I'd be your friend; I'm not just friends with people for what they can do for me. It's a great boost when you can do something for others too. In other words "give & take". And don't think "I've got nothing to give" - you posed us a question to think about and we all answered. Chat/discussion - that's a facet of friendship.

pooter · 01/06/2008 11:43

yep, i'd be friends with you too! I was (am??) in a similar situation re depression and found that it helped me to make a timetable of things i would do that week. Nothing too arduous, but something that would actually spur me on to get out of the house. Babygym, swimming, nct meetup, park, supermarket, town for a mooch, babyclinic. Also, if you dont go to these things, how will you find likeminded friends? I met my best friend by going to a very unsupportive babyclinic - i was contemplating not going, but then she started, and it was obvious we shared a lot in common, so now we see eachother all the time.

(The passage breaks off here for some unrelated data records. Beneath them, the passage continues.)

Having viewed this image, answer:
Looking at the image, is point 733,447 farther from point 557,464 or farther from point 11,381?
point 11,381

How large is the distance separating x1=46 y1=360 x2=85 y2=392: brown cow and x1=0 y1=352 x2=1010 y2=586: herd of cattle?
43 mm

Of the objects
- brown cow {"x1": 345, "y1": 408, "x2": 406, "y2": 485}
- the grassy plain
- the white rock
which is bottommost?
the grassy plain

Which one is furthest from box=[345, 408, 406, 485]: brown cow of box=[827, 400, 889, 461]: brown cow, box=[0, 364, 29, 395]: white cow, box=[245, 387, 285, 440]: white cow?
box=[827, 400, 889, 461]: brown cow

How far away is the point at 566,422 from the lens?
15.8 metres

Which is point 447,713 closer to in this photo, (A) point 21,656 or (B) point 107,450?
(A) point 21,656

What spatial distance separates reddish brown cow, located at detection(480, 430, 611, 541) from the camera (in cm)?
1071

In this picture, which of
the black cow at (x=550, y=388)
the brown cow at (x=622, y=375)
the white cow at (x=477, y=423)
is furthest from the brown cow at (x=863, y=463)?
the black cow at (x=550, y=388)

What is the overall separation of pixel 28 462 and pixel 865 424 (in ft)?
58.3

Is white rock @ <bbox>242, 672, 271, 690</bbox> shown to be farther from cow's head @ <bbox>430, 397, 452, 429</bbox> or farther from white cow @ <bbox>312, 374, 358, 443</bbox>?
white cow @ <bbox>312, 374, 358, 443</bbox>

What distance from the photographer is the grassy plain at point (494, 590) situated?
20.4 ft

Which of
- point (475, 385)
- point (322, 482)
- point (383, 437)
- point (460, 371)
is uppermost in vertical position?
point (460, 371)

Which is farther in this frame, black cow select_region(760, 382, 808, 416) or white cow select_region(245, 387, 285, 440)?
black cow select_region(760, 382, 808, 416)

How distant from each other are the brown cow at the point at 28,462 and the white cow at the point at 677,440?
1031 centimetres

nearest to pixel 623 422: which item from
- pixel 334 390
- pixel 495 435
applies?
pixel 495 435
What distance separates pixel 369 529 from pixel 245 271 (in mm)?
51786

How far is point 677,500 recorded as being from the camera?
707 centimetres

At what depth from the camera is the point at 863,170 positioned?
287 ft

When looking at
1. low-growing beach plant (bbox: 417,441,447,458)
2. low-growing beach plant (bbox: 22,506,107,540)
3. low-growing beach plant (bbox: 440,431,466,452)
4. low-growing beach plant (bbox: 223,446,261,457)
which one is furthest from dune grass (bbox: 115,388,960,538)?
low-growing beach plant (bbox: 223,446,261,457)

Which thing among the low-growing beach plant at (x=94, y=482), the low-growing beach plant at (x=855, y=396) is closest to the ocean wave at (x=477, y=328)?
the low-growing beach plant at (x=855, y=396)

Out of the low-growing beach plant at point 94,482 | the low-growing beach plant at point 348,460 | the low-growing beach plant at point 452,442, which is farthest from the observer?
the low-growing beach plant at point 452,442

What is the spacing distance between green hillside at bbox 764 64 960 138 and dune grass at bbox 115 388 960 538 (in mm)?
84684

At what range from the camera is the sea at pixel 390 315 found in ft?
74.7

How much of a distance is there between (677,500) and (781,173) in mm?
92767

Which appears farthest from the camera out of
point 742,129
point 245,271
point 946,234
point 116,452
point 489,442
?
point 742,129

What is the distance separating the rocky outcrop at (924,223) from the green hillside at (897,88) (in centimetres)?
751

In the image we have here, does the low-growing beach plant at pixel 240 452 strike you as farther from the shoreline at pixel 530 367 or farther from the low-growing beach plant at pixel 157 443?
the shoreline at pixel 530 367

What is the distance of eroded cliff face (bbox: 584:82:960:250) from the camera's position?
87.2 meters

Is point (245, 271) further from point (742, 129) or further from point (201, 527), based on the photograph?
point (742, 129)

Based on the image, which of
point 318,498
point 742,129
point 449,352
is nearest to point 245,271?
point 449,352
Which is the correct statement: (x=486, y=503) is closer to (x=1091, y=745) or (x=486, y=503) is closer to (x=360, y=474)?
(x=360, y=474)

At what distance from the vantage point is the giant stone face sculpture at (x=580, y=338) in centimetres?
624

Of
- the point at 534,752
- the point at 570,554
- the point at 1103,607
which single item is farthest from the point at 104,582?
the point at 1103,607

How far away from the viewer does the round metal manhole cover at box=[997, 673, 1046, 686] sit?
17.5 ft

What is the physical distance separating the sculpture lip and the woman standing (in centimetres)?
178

The other thing i wanted to say was dont rule out ADs cos you are BF. Im still BF ds at 15mo and have been on ADs since well before pregnancy. Ask your GP to refer to you a specialist to talk through your concerns. Also look on the website www.kellymom.com its full of evidence based information about bf, and very reassuring regarding bf.

good luck xx - oh, what about your local mn group? Ive recently started going to meetups and everyone is lovely!

littlewoman · 01/06/2008 23:07

Depression means depressed, not 'bad and boring person'. My bf was depressed for many years. She was still one of the nicest people I knew.

JessJess3908 · 03/06/2008 13:04

Take the AD's - NOW! Life is too short to be depressed and the first few months of your baby's life are too precious for you to let them be marred by depression.

I have suffered from depression on and off for years. Am off the AD's at the mo and and 6 months pg. I am planning to go straight back on them if i feel the faintest whiff of depression after DC is born. I've done my research and it's fine to BF while on ADs.

My midwife referred me to the perinatal unit at hospital which specialise in dealing with ante and postnatal depression. They offer support groups, therapy & councelling, advice on which ADs are fine to take while BF etc. Have you been referred to anywhere like this? If not, get yourself referred asap.

On the friendship front - I don't signpost my depression and only my closest friends and family know about the ADs (oh yeah, and now everyone on MN!). I'm not hiding it but i do find that if other people go on about their mental illnesses to me then i can find it a bit overwhelming - as if they are asking me to deal with their problems for them. And TBH, I need all my strength to deal with my own!

Hope that helps, good luck and well done for being so strong and such a loving mum to your blessed DD xxx

PeedOffandPg · 03/06/2008 21:29

Weegie and expat (and anyone else) my email is [email protected] if you'd like to meet up.
Thanks to everyone, you've all been really nice.

OP posts:
wurlywoo · 03/06/2008 21:58

I would be friends with you!! you sound just on my wavelength, I hsve suffered from depression for all of my life for various reasons. I am so insecure it is a miracle how I get up sometimes.

The pg hormones are a killer and they kind of distort everything you thought you knew about yourself well, this is what it is for me. Then when the baby comes you are kind of dropped in a big ocean and left to see how far you can swim. It's so hard and if you don't get the support you need or deserve from your dp it is 10x worse.

All I canm say is, please don't be so hard on yourself , where are you based if you don't want to say that is fine but just just thinking about you beinga able to get to know other mums and share the burden a bit. this is one thing I didn't do and no point now as dd is 5 months and going back to work in 2 wks but so wish I had as I think it would help to alleviate the isolating life we all find ourselves in with a new baby.

BTW I did laugh at what you said regarding going out and worrying about your dd getting sunburnt and slipping, this is exactly how I am!! I am a bit neurotic with DD constantly worrying about her when she is actually fine.